Para o futuro, prevê-se que o papel do consumidor será, cada vez mais, completo e exigente. Este, estará mais atento à relação qualidade/preço e a um conjunto de valores como: defesa do ambiente, cultura e causas sociais, qualidade de vida e valores simbólicos, cuidado com saúde e segurança. Será, ainda, abordado por uma maior variedade de meios de comunicação, com espaço no mercado para desenvolvimento de novos media (Nunes e Cavique, 2008: 55).

Com o foco do presente estudo de caso na compreensão da adaptação digital da imprensa ao meio digital online, particularmente o Jornal i, o enquadramento teórico dos desenvolvimentos do marketing nesta nova realidade torna-se da maior importância.

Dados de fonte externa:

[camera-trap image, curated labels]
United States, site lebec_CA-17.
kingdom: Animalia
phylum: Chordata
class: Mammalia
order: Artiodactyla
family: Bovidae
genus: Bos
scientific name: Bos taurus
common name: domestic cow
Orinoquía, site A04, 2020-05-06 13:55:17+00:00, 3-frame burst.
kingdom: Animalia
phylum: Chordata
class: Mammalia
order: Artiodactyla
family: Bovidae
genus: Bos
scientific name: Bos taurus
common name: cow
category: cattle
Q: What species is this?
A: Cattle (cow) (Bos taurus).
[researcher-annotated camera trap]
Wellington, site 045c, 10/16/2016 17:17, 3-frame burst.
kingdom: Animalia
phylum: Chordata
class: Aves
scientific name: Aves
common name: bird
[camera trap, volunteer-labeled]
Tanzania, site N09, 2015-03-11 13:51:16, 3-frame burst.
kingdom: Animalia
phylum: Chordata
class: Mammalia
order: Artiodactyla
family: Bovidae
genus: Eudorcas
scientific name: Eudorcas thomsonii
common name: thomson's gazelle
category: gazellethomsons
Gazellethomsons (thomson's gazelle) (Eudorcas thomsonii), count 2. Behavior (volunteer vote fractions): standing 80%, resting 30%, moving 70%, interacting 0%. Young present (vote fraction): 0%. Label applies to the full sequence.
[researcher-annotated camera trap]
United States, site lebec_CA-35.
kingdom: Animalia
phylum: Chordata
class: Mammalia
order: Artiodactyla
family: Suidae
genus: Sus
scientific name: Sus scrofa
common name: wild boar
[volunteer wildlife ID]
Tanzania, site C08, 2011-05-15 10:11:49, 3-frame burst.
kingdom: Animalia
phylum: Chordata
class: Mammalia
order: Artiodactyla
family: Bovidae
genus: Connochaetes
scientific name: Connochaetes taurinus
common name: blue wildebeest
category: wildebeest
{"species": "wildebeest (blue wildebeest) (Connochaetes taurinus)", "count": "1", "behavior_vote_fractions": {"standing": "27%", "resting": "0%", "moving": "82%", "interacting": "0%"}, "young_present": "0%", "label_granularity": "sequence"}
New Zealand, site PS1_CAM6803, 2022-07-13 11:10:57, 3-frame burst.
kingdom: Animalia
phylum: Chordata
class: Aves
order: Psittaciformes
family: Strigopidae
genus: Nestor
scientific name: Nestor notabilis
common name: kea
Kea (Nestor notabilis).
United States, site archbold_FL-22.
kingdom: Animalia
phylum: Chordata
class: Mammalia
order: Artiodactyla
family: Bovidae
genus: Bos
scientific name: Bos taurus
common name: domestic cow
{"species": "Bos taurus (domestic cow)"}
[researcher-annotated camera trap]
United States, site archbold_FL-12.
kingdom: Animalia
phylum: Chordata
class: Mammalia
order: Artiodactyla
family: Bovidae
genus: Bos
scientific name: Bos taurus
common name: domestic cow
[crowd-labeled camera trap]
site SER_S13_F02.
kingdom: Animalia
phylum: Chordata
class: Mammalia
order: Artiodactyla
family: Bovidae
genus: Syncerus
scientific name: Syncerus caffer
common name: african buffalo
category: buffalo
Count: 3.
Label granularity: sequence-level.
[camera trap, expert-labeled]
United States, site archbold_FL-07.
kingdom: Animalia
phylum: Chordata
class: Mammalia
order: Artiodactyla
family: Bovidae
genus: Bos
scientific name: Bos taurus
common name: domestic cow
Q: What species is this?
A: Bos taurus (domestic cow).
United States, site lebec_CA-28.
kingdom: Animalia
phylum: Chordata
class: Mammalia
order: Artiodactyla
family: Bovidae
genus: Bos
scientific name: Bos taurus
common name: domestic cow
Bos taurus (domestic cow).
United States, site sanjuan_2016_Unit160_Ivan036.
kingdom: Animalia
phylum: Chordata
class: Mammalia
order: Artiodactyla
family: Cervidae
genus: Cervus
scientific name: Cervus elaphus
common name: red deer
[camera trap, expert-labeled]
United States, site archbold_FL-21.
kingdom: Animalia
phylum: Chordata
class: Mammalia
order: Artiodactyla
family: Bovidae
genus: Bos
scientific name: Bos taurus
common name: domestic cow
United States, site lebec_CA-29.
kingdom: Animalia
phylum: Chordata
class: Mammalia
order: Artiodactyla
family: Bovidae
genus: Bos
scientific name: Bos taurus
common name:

Este enquadramento aplica-se diretamente ao estudo em mão na medida em que contextualiza o novo contexto social e tecnológico em que o jornal opera, e as adaptações que o marketing do mesmo deverá prosseguir de modo a, não só responder às novas necessidades do consumidor, como também interagir com o mesmo, num regime de cocriação. O Jornal i insere-se, assim, numa série de marcas e produtos que necessita, urgentemente, de conseguir tanto conciliar o seu produto tradicional, o papel, com o produto digital, através do blended marketing, como originar uma maior e melhor percepção de valor daquele que é o seu bem imaterial mais valioso – a informação.